** Opening DATA SHOWN block **
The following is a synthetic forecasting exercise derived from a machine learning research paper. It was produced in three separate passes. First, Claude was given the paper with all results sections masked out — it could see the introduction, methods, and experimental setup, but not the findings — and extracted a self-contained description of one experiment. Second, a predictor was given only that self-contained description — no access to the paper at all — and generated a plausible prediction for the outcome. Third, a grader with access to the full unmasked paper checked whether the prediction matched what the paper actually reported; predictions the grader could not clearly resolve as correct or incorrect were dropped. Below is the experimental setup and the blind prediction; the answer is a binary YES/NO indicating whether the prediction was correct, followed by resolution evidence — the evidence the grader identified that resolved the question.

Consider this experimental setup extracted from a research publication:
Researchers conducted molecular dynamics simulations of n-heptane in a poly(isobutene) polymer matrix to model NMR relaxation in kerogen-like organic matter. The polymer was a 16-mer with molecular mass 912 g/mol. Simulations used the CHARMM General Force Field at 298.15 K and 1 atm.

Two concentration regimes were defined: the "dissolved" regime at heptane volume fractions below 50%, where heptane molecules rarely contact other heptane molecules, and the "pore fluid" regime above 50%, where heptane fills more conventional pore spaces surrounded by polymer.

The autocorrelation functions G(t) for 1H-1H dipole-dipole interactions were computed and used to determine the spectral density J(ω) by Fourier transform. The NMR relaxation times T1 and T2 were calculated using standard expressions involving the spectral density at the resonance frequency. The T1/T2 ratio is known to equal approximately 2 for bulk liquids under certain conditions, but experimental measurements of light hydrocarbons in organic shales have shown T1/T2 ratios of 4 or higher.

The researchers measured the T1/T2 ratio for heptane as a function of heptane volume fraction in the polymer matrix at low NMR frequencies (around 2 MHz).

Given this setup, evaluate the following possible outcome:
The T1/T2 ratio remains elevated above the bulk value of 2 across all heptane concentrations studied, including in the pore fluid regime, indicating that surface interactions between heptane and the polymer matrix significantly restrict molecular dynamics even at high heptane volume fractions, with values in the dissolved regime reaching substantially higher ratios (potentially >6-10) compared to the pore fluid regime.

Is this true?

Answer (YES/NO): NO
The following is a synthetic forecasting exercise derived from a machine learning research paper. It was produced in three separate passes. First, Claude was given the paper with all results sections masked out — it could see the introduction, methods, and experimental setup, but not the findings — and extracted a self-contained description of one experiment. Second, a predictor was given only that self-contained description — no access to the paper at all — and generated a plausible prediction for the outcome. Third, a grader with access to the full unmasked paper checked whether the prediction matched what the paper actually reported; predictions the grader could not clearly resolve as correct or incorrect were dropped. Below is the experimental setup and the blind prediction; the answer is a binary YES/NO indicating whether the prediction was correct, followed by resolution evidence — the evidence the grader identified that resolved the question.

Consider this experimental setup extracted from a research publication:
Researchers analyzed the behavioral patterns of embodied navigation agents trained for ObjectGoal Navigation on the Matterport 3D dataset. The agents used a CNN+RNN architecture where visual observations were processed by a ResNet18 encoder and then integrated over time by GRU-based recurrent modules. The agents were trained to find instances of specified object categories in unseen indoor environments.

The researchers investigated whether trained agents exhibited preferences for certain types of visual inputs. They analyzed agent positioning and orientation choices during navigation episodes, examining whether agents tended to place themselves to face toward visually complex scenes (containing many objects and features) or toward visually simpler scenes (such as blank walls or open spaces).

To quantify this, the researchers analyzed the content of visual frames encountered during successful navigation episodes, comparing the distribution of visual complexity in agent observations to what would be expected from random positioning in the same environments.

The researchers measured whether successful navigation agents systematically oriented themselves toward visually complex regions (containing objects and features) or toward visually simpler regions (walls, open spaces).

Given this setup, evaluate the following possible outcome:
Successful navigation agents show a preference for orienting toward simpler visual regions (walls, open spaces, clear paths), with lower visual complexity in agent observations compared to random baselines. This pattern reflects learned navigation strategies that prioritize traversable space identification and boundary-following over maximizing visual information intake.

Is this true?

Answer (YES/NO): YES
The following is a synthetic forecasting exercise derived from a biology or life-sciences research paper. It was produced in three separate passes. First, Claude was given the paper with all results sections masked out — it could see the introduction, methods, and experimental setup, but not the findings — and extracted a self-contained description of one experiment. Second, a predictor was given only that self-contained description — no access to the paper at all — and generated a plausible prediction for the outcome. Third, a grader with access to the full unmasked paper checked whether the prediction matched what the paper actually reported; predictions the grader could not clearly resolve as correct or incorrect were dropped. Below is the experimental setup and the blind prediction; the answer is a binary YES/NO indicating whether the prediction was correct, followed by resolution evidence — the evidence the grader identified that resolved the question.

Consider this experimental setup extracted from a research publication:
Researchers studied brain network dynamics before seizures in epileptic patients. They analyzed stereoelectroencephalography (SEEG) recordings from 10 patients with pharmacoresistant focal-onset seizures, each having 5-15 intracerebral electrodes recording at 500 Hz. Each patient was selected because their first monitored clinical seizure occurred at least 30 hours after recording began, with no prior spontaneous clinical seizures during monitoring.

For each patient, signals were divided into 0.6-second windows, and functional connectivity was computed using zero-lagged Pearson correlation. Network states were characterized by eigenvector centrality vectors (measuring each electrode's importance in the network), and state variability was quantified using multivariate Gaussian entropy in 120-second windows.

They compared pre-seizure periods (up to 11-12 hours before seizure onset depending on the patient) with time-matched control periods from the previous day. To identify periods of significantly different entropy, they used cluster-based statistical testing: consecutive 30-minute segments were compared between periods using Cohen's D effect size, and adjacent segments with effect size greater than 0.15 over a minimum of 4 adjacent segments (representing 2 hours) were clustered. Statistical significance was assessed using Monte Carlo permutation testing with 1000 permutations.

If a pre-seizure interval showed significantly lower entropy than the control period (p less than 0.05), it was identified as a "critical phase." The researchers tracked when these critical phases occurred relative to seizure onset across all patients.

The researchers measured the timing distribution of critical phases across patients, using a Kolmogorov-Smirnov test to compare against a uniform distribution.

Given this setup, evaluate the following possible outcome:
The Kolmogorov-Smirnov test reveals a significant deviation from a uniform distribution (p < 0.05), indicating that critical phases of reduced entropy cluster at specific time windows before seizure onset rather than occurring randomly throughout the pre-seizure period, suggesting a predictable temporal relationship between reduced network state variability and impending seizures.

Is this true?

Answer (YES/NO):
** Closing DATA SHOWN block **
TASK ITEM: The exact lines of the material above starting at the one that contains "Successful navigation agents show" and ending at the one that contains "Answer (YES/NO): YES" are what to retype; leave out everything else.

ANSWER TO THIS EXERCISE:
Successful navigation agents show a preference for orienting toward simpler visual regions (walls, open spaces, clear paths), with lower visual complexity in agent observations compared to random baselines. This pattern reflects learned navigation strategies that prioritize traversable space identification and boundary-following over maximizing visual information intake.

Is this true?

Answer (YES/NO): YES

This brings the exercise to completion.